Kindesmissbrauch in der Kirche:Bischof Mixa gibt "sexueller Revolution" Mitschuld

Der Augsburger Bischof Mixa gibt der "sexuellen Revolution" Mitschuld an Missbrauchsfällen in der Kirche. Eine Verhöhnung der Opfer, sagt Grünen-Chefin Roth.

Der Augsburger Bischof Walter Mixa ist überzeugt, dass der Kindesmissbrauch an katholischen Einrichtungen auch eine Folge der zunehmenden Sexualisierung der Öffentlichkeit seit den sechziger Jahren ist.

Kindesmissbrauch in der Kirche: Gibt der sexuellen Revolution eine Mitschuld an den Kindesmissbrauchsfällen in seiner Kirche: Walter Mixa, Bischof von Augsburg.

Gibt der sexuellen Revolution eine Mitschuld an den Kindesmissbrauchsfällen in seiner Kirche: Walter Mixa, Bischof von Augsburg.

(Foto: Foto: Seyboldt Press)

"Die sogenannte sexuelle Revolution, in deren Verlauf von besonders progressiven Moralkritikern auch die Legalisierung von sexuellen Kontakten zwischen Erwachsenen und Minderjährigen gefordert wurde, ist daran sicher nicht unschuldig", sagte Mixa in einem Interview mit der Augsburger Allgemeinen.

Gleichzeitig verurteilte er die Übergriffe von Geistlichen auf Jugendliche als "besonders abscheuliches Verbrechen".

Einen Zusammenhang von priesterlicher Ehelosigkeit und den sexuellen Übergriffen erkennt Mixa indessen nicht.
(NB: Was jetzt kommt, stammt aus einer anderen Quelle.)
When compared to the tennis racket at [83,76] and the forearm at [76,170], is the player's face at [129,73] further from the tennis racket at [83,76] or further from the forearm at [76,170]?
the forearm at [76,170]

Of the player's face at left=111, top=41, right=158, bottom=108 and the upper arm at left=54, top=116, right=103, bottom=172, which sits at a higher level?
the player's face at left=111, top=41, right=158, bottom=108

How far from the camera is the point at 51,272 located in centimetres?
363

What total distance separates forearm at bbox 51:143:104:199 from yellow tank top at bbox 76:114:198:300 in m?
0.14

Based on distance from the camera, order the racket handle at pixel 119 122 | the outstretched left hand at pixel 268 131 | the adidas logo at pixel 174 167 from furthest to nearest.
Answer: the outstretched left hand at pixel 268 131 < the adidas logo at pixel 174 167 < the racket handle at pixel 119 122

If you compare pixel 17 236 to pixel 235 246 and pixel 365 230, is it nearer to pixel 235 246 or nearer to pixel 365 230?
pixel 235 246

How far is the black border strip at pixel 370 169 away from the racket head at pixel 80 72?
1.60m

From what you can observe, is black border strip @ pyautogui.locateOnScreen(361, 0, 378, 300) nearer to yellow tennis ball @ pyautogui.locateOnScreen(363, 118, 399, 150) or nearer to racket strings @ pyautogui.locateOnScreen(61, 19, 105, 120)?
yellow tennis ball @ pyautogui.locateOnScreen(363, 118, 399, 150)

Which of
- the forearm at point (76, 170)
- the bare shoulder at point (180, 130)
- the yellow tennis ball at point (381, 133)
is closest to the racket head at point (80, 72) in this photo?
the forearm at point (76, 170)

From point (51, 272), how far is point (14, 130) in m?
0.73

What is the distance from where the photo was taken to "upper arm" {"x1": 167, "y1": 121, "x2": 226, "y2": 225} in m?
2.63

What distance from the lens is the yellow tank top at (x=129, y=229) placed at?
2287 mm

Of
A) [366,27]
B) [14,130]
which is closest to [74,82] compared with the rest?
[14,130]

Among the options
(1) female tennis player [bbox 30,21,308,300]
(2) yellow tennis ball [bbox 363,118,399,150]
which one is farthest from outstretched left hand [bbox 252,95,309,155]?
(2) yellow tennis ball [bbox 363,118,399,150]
Pädophilie und Zölibat hätten nichts miteinander zu tun. Unabhängige Experten hätten darauf hingewiesen.

Kirchenkritiker wie der katholische Theologe Eugen Drewermann sind anderer Meinung: Der Fehler der Kirche bestehe darin, Priester mit dem Eheverbot zu zwingen, zwischen der Liebe zu Gott oder den Menschen zu wählen.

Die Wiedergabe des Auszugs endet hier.